The use of “I” is effective for writing introductions or sharing an interesting, personal incident. “I” is rarely used to begin a factual thesis or express an authoritative statement; it is most commonly used to express personal opinions and in more informal writing.
“We” and “us” are used as collective pronouns that include you as the writer and your readers. Exercise caution when using it in your writing. It is correct to use “we” when you are discussing a common purpose or creating a feeling of equality. On the other hand, it is best not to use it to assume that everyone shares the same opinion.
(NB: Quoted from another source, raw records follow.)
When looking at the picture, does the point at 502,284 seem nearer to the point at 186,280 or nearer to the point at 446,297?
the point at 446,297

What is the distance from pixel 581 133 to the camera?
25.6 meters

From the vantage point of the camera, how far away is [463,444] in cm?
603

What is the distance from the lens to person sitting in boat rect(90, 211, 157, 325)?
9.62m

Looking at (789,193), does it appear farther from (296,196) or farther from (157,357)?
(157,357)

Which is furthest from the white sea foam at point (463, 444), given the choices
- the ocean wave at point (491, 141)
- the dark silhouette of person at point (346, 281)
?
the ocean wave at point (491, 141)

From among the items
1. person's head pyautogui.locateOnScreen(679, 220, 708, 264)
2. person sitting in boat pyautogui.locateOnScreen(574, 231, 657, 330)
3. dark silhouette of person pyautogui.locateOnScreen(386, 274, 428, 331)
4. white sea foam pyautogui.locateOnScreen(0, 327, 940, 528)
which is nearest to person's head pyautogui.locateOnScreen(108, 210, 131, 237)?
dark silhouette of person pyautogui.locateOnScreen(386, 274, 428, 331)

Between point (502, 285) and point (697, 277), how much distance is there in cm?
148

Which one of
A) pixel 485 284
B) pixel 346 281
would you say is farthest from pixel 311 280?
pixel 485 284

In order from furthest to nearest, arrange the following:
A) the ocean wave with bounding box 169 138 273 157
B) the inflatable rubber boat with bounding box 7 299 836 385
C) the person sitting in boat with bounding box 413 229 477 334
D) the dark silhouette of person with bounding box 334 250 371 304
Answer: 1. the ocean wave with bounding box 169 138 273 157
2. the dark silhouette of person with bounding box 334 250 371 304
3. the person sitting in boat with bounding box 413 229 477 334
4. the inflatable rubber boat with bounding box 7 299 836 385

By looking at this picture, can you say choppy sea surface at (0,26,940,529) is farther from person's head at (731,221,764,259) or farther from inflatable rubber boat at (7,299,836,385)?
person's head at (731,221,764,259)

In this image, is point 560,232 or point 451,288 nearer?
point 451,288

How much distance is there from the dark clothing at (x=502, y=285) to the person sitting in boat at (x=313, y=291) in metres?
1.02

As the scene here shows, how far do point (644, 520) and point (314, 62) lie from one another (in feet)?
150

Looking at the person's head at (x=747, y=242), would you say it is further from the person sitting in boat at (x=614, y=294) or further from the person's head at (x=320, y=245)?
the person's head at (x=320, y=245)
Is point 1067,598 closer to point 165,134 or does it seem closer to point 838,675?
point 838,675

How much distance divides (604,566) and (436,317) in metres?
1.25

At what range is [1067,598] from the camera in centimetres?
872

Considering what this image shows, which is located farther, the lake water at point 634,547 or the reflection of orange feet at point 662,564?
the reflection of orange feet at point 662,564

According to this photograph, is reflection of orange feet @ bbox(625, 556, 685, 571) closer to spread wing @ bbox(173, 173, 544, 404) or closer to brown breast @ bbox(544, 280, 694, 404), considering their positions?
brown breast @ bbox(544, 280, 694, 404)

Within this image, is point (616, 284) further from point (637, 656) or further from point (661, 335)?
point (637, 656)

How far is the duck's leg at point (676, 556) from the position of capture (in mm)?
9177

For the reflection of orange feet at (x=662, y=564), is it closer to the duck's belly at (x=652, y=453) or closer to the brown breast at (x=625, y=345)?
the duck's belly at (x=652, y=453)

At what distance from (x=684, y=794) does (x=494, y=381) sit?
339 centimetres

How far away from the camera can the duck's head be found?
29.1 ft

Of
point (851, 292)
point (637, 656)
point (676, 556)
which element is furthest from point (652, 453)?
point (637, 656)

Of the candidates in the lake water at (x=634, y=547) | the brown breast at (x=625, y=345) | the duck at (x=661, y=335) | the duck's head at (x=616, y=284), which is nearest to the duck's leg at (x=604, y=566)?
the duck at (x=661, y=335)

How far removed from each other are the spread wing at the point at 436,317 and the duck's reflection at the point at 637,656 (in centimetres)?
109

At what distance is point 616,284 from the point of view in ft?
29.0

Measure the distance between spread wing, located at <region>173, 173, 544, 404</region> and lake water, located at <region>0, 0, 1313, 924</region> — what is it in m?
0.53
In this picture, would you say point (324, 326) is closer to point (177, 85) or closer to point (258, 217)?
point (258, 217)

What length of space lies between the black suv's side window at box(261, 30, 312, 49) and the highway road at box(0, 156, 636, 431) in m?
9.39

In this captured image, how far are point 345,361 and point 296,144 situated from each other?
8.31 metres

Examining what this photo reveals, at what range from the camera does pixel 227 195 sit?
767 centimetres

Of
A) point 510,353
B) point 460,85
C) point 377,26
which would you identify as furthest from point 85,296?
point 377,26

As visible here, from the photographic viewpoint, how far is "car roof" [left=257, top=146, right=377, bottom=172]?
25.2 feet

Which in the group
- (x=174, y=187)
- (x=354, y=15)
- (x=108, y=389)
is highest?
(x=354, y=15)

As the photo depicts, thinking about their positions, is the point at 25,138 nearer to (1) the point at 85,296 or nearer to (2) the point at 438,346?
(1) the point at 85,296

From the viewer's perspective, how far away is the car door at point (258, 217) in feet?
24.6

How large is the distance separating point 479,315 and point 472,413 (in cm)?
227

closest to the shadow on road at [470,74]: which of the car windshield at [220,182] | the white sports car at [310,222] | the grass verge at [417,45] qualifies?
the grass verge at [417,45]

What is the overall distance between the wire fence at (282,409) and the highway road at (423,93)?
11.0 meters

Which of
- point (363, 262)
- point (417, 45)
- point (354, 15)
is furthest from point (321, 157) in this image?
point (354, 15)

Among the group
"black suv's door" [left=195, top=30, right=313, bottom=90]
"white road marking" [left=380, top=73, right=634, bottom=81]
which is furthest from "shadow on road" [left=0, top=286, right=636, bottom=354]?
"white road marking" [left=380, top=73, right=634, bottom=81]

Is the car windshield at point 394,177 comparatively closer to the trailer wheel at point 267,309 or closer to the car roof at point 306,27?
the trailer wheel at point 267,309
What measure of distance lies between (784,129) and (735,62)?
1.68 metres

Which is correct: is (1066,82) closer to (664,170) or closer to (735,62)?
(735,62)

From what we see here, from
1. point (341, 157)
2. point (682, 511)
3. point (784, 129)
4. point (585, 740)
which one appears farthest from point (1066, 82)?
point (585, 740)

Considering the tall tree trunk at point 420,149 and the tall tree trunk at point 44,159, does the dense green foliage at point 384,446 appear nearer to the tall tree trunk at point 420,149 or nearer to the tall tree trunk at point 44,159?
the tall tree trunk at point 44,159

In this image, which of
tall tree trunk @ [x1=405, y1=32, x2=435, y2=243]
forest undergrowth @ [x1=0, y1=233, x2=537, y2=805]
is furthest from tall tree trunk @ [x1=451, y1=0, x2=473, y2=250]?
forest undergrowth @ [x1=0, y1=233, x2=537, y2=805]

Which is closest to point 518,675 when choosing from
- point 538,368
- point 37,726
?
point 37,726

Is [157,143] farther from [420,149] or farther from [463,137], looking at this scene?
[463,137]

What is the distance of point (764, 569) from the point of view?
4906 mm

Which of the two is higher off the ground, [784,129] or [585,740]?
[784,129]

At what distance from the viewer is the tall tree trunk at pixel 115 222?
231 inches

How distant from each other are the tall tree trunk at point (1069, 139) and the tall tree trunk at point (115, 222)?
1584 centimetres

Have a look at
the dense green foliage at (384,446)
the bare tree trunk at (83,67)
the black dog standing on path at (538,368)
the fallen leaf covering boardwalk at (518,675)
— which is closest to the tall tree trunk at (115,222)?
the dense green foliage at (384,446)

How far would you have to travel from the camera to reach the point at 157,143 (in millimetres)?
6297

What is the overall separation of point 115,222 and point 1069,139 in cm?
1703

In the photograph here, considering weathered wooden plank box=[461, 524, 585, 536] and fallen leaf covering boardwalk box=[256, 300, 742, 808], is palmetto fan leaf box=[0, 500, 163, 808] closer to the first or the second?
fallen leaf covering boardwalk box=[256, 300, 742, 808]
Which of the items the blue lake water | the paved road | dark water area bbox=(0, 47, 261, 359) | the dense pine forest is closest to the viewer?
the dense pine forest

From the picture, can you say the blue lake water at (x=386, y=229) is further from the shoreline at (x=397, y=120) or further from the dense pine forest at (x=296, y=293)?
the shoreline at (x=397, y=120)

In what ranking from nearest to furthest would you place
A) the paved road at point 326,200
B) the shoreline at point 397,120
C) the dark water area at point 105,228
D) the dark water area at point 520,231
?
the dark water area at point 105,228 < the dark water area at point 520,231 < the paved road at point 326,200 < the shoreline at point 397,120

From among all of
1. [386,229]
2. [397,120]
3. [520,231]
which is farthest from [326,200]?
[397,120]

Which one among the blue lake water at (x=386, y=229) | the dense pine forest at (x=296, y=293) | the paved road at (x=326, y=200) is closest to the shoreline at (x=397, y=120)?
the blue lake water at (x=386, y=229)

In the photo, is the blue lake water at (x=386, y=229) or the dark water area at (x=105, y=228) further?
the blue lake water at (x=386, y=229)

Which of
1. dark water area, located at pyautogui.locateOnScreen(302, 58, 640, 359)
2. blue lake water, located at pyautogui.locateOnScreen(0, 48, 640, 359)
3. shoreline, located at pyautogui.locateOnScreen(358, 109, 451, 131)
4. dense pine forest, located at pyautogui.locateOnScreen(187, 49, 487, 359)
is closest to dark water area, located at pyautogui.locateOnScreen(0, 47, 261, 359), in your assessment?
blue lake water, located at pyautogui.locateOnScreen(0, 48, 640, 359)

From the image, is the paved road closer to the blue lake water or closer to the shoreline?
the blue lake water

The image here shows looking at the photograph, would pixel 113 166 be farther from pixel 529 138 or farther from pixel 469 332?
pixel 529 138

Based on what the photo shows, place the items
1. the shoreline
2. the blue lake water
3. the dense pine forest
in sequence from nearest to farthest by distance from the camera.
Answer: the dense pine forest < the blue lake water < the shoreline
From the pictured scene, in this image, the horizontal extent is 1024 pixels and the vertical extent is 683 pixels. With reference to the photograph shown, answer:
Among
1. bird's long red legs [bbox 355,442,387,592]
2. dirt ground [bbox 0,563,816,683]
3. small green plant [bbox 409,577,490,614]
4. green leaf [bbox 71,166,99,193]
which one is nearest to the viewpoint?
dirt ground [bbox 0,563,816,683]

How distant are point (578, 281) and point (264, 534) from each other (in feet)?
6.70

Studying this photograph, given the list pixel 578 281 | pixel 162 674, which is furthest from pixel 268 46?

When confused about whether to use “we” or “us” in a sentence, break the sentence down to just the verb and the subject. Remember that “we” is a subjective pronoun, and “us” is an objective pronoun. If the pronoun is not the subject, use “us.” If the pronoun is the subject, use “we.” Consider the following examples:
Example 1: We/us freelance writers can earn a high income level if hard work is put into our writing (the subject is “we/us freelance writers,” and the verb is “earn”).
The pronoun is the subject, so you use the subjective pronoun of “we.”
Example 2: More work comes to we/us writers who write engaging content and proofread well (the subject is “work,” and the verb is “comes”).
The pronoun is not the subject, so you use the objective pronoun of “us.”